■ EXERCISES TO COMPLETE ■
a – In the article on drug-use patterns, what reason does it give for New Orleans having the highest murder rate in the country? Answer in one to three sentences.
b – Quote the article on drug-use patterns between "Even in major" and "Maryland, College Park.", inclusive.

■ DOCUMENT EXTRACT ■

=== Begin Enclosure ===

The longstanding effort to reduce the nation's drug problem would be better served if geographic drug-use patterns were better understood, says David M. Kennedy, director of the Center for Crime Prevention and Control at the John Jay College of Criminal Justice in New York. "There is no shortage of examples of weird outliers," says Kennedy. "It's not that there is one particular place that is strangely off-center, the fact is that if you look at patterns of drug use, that is a routine finding."
Some of the statistics are indeed surprising. For example, Missoula, Mont., had the highest rate of illicit drug use, according to the Substance Abuse & Mental Health Services Administration's most recent household survey. SAMHSA says averages taken in 2004, 2005 and 2006 showed 13.8% of households polled in the Missoula region reported using illicit drugs in the prior 30-day period.
Montana has been fighting a methamphetamine epidemic that accounts for 50% of the state's adult incarcerations, says the Montana Meth Project, a Missoula-based nonprofit group founded by billionaire Thomas Siebel.
Missoula's meth problem remains robust, according to local law enforcement, but cocaine and marijuana are big contributors to the overall drug problem. "Drug use and the procurement of drugs and sales impacts all of our [areas of] work here, including thefts and burglaries," says Lt. Steve Brester of the Missoula Police Department, who also runs the region's High Intensity Drug Trafficking Area program. "It's pervasive in terms of how it effects all of our department."
Even in major urban centers wrestling with drug problems, the patterns are elusive to many public-policy specialists. What could be more confusing than the situations in Baltimore and Washington D.C., two neighboring cities with longstanding but very different drug problems?
Washington D.C., had 75 cocaine overdoses in 2006, and one-third of adult arrestees tested positive for cocaine as of September 2008, according to data obtained by Erin Artigiani, deputy director for the Center For Substance Abuse Research at the University of Maryland, College Park.
The Drug Enforcement Administration reports that "cocaine and crack are the most significant drug problems in Washington, D.C." And SAMHSA reports that at 5.22%, Washington, D.C.'s 2nd Ward had the highest rate of cocaine use of any area it polled in the nation.
But just 40 miles away in Baltimore, the problem, for years, has been heroin. Public-policy pros remain baffled that the heroin problem never receded in Baltimore like it did in most other big American cities. There were 184 heroin-related overdoses in Baltimore in 2006, reports Artigiani. "Baltimore is home to higher numbers of heroin addicts and [incidents of] heroin-related crime than almost any other city in the nation," says the DEA.
There are the extremely tragic situations, like the current drug problem in New Orleans, where crack is prevalent. Drug dealers were among the first to filter in to New Orleans after Hurricane Katrina, joining some who never left at all. The result: bloody turf wars that have produced the highest murder rate in the country.
At 95 murders per 100,000 people, New Orleans led the nation in killings by a wide margin in 2007. The figures may be skewed by the city's fluid population numbers, and murders did decrease in 2008, but the link between the rampant violence and drugs is clear. "The violence rate is just astronomical because of the drug markets," says Eloise Dunlap, principal investigator for the National Development & Research Institutes, who has studied post-Katrina New Orleans drug markets. "It's just so sad."

=== End Enclosure ===

■ GIVEN DATA ■
=== Begin Enclosure ===

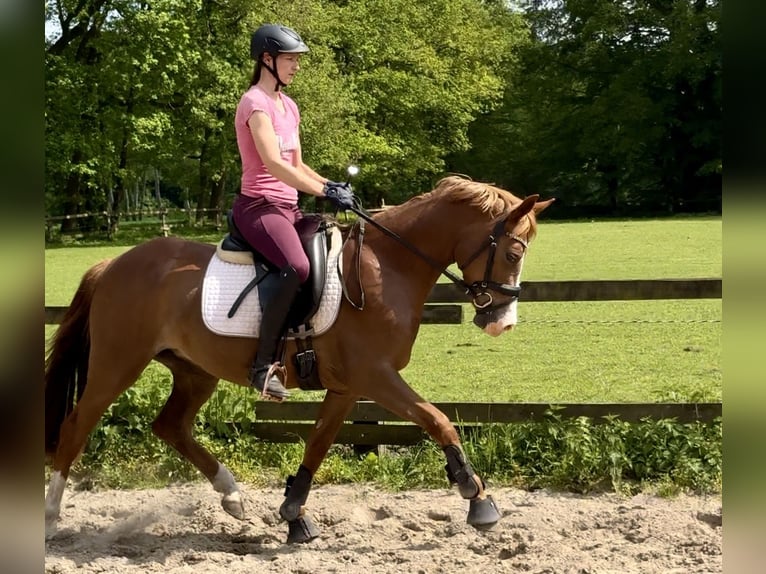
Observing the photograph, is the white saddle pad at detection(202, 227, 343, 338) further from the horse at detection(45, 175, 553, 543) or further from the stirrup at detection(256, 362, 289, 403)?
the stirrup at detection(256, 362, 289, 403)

=== End Enclosure ===
=== Begin Enclosure ===

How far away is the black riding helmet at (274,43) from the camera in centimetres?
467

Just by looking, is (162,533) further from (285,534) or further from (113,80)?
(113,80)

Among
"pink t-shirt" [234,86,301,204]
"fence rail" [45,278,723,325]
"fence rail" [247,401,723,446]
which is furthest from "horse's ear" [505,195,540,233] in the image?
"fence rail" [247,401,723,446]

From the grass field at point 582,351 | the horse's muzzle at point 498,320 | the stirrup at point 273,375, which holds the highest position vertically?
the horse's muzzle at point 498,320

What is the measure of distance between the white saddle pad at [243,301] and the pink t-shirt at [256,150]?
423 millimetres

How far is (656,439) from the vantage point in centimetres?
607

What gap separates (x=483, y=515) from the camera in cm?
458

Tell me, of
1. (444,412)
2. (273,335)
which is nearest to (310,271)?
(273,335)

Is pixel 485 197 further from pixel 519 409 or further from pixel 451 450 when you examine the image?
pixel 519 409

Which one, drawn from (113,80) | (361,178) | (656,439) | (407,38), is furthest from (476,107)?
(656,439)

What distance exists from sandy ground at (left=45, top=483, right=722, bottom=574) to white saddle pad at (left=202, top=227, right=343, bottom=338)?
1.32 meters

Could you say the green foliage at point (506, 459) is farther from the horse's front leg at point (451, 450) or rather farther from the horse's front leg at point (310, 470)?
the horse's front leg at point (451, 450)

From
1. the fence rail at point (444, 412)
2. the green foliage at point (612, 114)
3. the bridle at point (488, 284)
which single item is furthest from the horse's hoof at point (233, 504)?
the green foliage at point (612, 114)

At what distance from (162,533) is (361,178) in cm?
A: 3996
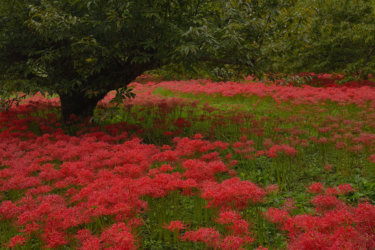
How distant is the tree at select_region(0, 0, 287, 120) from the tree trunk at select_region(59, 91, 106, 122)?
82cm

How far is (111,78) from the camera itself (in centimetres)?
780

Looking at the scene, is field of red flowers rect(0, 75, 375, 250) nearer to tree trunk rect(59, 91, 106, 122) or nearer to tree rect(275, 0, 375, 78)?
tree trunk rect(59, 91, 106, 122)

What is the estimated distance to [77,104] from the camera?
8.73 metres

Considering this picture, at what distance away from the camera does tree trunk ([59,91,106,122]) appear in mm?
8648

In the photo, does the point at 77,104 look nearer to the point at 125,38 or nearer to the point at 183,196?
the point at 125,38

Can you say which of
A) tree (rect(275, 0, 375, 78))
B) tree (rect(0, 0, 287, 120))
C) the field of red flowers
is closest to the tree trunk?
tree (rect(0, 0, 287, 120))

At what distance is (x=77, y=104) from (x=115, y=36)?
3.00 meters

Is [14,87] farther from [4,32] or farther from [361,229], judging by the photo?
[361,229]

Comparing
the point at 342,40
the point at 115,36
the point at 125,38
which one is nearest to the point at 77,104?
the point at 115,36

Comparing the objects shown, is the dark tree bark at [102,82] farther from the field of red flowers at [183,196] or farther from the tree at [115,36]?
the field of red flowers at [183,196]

=== End Enclosure ===

■ ACTIVITY ANSWERS ■
a – Drug dealers were among the first to return to New Orleans after Hurricane Katrina, joining some who never left, and the result was bloody turf wars. As Eloise Dunlap puts it, the violence rate is "astronomical because of the drug markets."

b –
Even in major urban centers wrestling with drug problems, the patterns are elusive to many public-policy specialists. What could be more confusing than the situations in Baltimore and Washington D.C., two neighboring cities with longstanding but very different drug problems?
Washington D.C., had 75 cocaine overdoses in 2006, and one-third of adult arrestees tested positive for cocaine as of September 2008, according to data obtained by Erin Artigiani, deputy director for the Center For Substance Abuse Research at the University of Maryland, College Park.